"The Cavaliere Marco would advise your lively valour to speak more gently of his order. Some irregularities are doubtless committed by my brethren of the sword and mantle; but you must bear in memory, the saying of the cunning Lucchesi—'There are good and bad people every where.' Signor, speak not against my order! When I remember what it was but a few years ago—when the church of St. John was hung with the shields of four thousand Knights; its marble floors covered with the achievements of those who were gone; and its dome filled with the captured trophies of the Infidels—when the unsullied banner of the order waved from the ramparts of Sant'. Elmo, and we had gallies at sea and soldiers on the land, my mind is filled with sorrow and regret. When I look back to the glorious days of our illustrious grand master, old Villiers de L'Isle Adam, to those days when six hundred knights shut up in the island of Rhodes defended it for six months against two hundred thousand Turks, my soul is filled with exultation and chivalry! So beware, Signor Valerio! The Knights of Malta have suffered so much of late from the usurpation of Buonaparte and the unfulfilled and often reiterated promises of Britain, that they have grown somewhat petulant and hasty."
"Enough, signor—I sit rebuked, and submit quietly, knowing that I may be a little in error," answered the frank officer. "But to change the subject: if I am not soon recalled to head quarters, I shall have to quit this Catanzaro without beat of drum. The air of the place is getting quite too hot for me: I have been here only three weeks, and in that time contracted debts to the amount of some thousand ducats. I tried the rouge et noir—abomination! they only made matters worse, and the villanous shop-people, the Podesta, the Eletti and the tipstaves, are all ready to pounce upon me en masse: worse than all, the women of the place are at drawn daggers about me."
"You are quite to be envied!" said the young Calabrian with an air of impatient scorn.
"You shall hear whether it be so," replied the captain. "Ah! the uniform of the Queen's Italian Guard is something new here; and in truth we have been rather free with our favours: myself in particular. Three narrow escapes have been the consequence (these Calabrians are wondrously prone to assassination): once from the knife of a rascal hired by some frail fair one unknown, and once from a dose of bella donna, with which an angry damsel contrived to drug my chocolate the other morning: when I was just about to drink it, she threw herself at my feet in an agony of sorrow and horror, imploring my pity and forgiveness; so, after abundance of tears, threats, upbraiding, and all that sort of thing, I quietly put her outside the door"—
"And the third, signor; the third?" said the young Calabrian impatiently.

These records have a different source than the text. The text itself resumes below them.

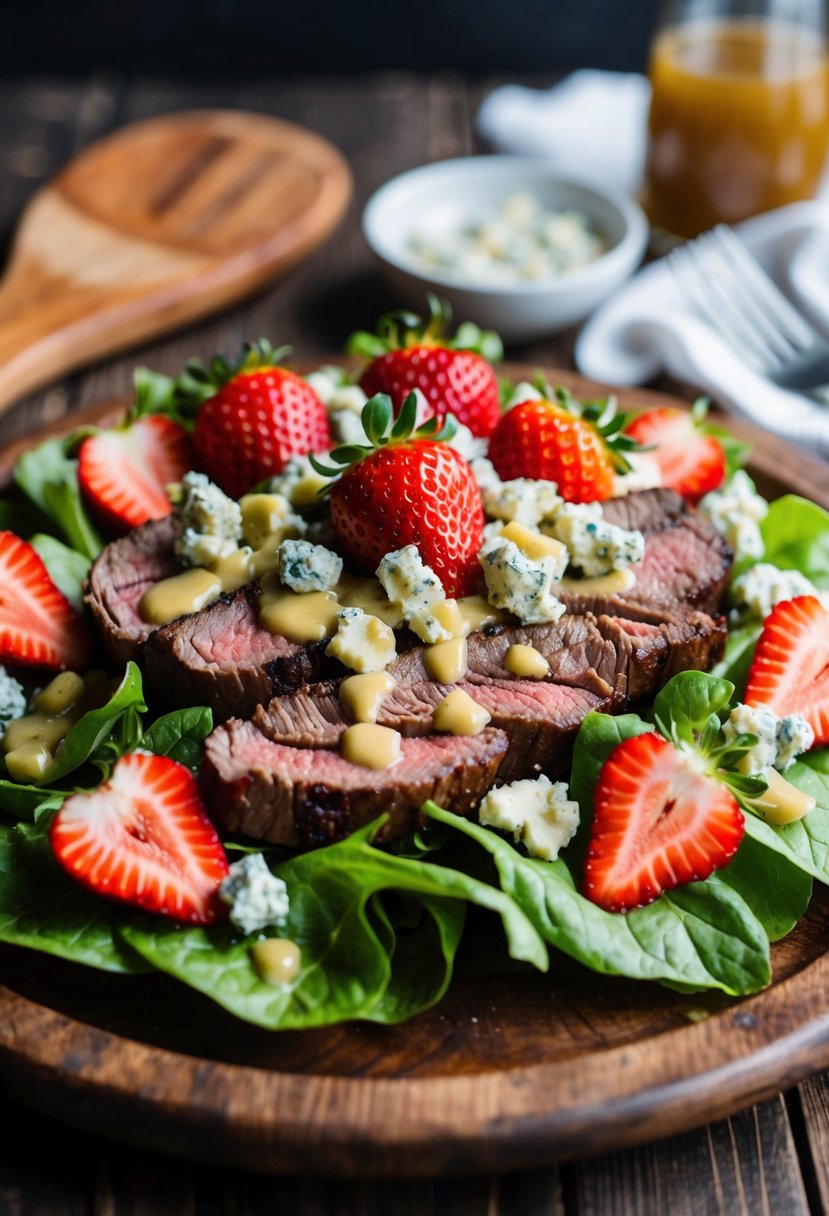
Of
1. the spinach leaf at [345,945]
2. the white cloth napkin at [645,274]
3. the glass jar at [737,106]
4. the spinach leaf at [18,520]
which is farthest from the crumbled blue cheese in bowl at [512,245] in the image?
the spinach leaf at [345,945]

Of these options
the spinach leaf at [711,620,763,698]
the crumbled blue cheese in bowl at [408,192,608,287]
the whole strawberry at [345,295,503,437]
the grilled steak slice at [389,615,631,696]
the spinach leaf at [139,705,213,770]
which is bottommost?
the spinach leaf at [711,620,763,698]

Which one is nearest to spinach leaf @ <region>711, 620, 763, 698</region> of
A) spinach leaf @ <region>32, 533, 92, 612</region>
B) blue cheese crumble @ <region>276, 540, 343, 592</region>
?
blue cheese crumble @ <region>276, 540, 343, 592</region>

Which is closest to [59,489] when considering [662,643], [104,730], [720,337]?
[104,730]

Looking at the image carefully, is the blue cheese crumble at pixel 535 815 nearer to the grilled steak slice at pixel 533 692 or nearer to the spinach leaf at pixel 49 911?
the grilled steak slice at pixel 533 692

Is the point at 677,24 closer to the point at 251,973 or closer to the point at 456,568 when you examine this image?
the point at 456,568

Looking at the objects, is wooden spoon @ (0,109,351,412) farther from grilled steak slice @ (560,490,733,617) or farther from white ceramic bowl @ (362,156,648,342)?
grilled steak slice @ (560,490,733,617)

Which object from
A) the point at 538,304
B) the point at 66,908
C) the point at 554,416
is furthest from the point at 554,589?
the point at 538,304

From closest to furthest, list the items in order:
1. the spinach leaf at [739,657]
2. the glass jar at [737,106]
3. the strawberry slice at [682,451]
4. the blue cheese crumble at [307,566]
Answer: the blue cheese crumble at [307,566], the spinach leaf at [739,657], the strawberry slice at [682,451], the glass jar at [737,106]

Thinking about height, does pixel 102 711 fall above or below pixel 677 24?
below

"Was from the poisoned weapon of a furious brother, whose sister I had jilted and grown weary of. Ah! the cowardly dog! he called it honour, I think: rather amusing in this rustic land of fauns and satyrs. But the adventure would have gone otherwise with me, had not my trusty serjeant, Annibale Porko, sucked the wound, and bathed it with brandy. Behold! 't is yet far from well," he added, pulling up the richly laced sleeve of his white uniform, and showing a long scar above the wrist.
"Faith!" said I, "if you have many such scrapes, Captain Piozzi, you are likely to be cut off, and suddenly: an Italian seldom brooks a wrong."
"But I cannot comprehend the nature of these unpolished Calabrians," replied this heedless harum-scarum gallant, into whose empty head the wine was rapidly mounting. "Per Baccho! they are mere savages—hottentots! Will you believe it? if I venture to pay a compliment to the mistress of my billet, or to kiss her daughter (which I am often disposed to do, the said daughter being rather fresh and pretty), the Maestro di Casa jerks up his Messina sash, twirls his whiskers, and plays so ominously with the haft of his knife, that I am compelled to keep my gallantry within very narrow bounds. I must even refrain from those little acts of cavalier-like politeness, by which some obliging citizens of Naples would consider themselves duly honoured: more especially if it were a noble gentiluomo of the Queen's Guard that deigned to salute one of his family. O! for joyous Venice, and its money-making mothers, who for sixty sequins—"
"Basta!" interrupted Marco, "you let every one hear you, Valerio, by speaking in such a key. By St. Antony—!"
"Hush Marco, 't is quite unfashionable to swear by these old saints: the newest canonizations are always most in vogue. St. Antony, indeed! The ancient fool; I would rather swear by his gridiron, which the monks show at Rimini. But to resume. Here, in this cursed province, if one but looks at a woman, cold iron is thought of instantly, and one may be dead as Brutus in less time than one can utter a credo.—What the deuce can delay my rogue of a groom?"